Occasionally, I have an irresistible urge to strangle everyone who uses Unicode ...

wisty · on Feb 6, 2012

And to a programmer, what matters is whether the encoding is present and correct.

From a security perspective, if you don't include the right encoding meta-data, an attacker can include an XSS attack in UTF-7. Your server reads normal (but gibberish) ASCII, escapes it properly, then shleps it to the client who thinks it's UTF-7 (because of all the UTF-7 chars) and suddenly they are running malicious javascript that you didn't escape.

If you're scraping sites, the one thing more annoying than trying to guess the encoding, and that's dealing with multiple encodings in the same document.

Putting UTF-8 characters in a document doesn't mean you are using "Unicode". It means you are using some undeclared encoding, which is not a step forwards.

wladimir · on Feb 6, 2012

Re: UTF-7, is anyone on the world actually using that? I've only ever read about it in articles about security problems.
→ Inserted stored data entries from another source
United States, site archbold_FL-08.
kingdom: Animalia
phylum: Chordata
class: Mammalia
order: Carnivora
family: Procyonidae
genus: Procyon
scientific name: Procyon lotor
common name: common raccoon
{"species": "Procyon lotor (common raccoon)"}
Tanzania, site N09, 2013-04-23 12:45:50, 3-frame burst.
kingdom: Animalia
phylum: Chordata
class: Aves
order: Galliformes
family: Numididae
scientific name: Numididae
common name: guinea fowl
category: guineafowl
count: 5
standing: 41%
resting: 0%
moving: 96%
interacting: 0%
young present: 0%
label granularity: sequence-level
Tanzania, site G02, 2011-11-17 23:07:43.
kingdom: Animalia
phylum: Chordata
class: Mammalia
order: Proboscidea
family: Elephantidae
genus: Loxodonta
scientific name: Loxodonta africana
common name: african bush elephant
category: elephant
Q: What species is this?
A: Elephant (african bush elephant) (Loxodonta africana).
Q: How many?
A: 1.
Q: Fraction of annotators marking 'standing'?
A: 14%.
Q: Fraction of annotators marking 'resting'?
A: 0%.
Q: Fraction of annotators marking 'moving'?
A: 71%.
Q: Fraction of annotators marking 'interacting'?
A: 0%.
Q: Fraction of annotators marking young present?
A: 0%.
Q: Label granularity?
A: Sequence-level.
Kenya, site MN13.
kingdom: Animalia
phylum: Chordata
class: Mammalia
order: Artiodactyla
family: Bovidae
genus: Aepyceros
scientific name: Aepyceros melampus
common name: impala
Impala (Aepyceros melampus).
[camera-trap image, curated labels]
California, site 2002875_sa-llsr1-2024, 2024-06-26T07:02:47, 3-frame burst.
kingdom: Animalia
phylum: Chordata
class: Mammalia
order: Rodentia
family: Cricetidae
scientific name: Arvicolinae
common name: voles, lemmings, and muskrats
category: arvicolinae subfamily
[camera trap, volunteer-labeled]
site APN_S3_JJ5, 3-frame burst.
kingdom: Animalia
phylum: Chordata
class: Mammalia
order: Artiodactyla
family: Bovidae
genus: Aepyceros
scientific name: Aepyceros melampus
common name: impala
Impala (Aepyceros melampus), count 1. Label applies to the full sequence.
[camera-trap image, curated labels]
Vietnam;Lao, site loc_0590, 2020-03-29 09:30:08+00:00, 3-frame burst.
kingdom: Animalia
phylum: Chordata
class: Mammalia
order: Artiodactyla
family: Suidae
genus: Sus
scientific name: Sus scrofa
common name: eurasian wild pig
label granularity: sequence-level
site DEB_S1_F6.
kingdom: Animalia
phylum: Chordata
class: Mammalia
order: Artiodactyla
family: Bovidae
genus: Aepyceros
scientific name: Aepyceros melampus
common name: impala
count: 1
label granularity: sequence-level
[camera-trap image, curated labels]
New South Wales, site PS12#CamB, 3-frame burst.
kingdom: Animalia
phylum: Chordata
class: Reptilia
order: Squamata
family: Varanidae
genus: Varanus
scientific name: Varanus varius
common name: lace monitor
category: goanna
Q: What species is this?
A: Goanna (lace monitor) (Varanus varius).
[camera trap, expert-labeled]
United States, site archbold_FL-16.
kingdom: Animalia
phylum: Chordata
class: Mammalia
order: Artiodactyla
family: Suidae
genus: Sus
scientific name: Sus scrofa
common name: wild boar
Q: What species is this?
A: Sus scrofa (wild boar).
robin_reala · on Feb 6, 2012

Certainly not on the web, it’s disallowed in the HTML5 spec:

User agents must not support the CESU-8, UTF-7, BOCU-1 and SCSU encodings.

and major browsers removed support, e.g.:

https://bugzilla.mozilla.org/show_bug.cgi?id=414064

dmbaggett · on Feb 6, 2012

Not sure if this "counts," but it is still used to encode IMAP folder names. (Technically, the IMAP version is slightly different from standard UTF-7.)

chimeracoder · on Feb 6, 2012

I'm confused by that as well. I never really understood the motivation behind it - though I guess it's obsolescent, so hopefully it'll soon be just another one of those amusing anachronisms we see occasionally in computer science.

lilyball · on Feb 7, 2012

As I understand it, the motivation was to be able to transmit Unicode text over a channel that's only 7-bit safe (e.g. mail protocols) without having to do something silly like Base64-encoding the whole thing.

sambeau · on Feb 6, 2012

This post makes no sense to me.

Are you saying that we should still use character encodings rather than UTF encodings, or are you saying that we shouldn't assume that raw text is ASCII, or are you saying something else?

Unicode is, essentially, nothing unless it is encoded. When you encode it you must decide whether to use one byte, two bytes, three bytes or four bytes.

Only UTF-8 and UTF-32 are really big enough to hold the world's characters. everything else is a fudge.

ASCII was never Anglo-Saxon: it was always American. COBOL is a red herring here, too. ASCII was all about teleprinters and was a clever use of 8-Bits for its time. Bell labs invented ASCII and Bell labs invented UTF-8.

UTF-8 is much better than reasonable. It is a compact way to represent Unicode while preventing the western world from having to re-encode every text document. That's a lot of good news the internet.

Are you saying that we shouldn't ignore other charsets as they are still valid Unicode? If so I agree up to a point, the point being that there is no longer any need to have any other unicode encoding other than UTF-8. If you need to access your local characters as a byte array: choose your internal encoding and translate, do your magic, and then spit out UTF-8 again then we can all simply read the same documents without the need for over-complexity.

jpablo · on Feb 7, 2012

It makes sense to me. His point is that calling UTF-8 "Unicode" is wrong, that just confuses people. Windows programmers usually also call UTF-16 "Unicode" which is also wrong.

Unicode is not a text encoding, it's a standard that assigns a number to every character.Saying that a particular text is "Unicode" doesn't give any info on how to decode it, we should just say that a given text is UTF-7,8,16,32, etc.

finnw · on Feb 6, 2012

> Only UTF-8 and UTF-32 are really big enough to hold the world's characters

So is GB18030.

Edit: and UTF-16, of course (just don't confuse it with UCS-2)

sambeau · on Feb 6, 2012

I'm guilty of using UTF16 when I really mean 16 bit unicode arrays. I see that now.

But it does beg the question why would you use UTF-16? Yes if you have more than 512 characters in your common script then OK I can see it might make sense, but not much. UTF-8 will still average out in a reasonable way.

jpablo · on Feb 7, 2012

Because it's the standard in the Windows API.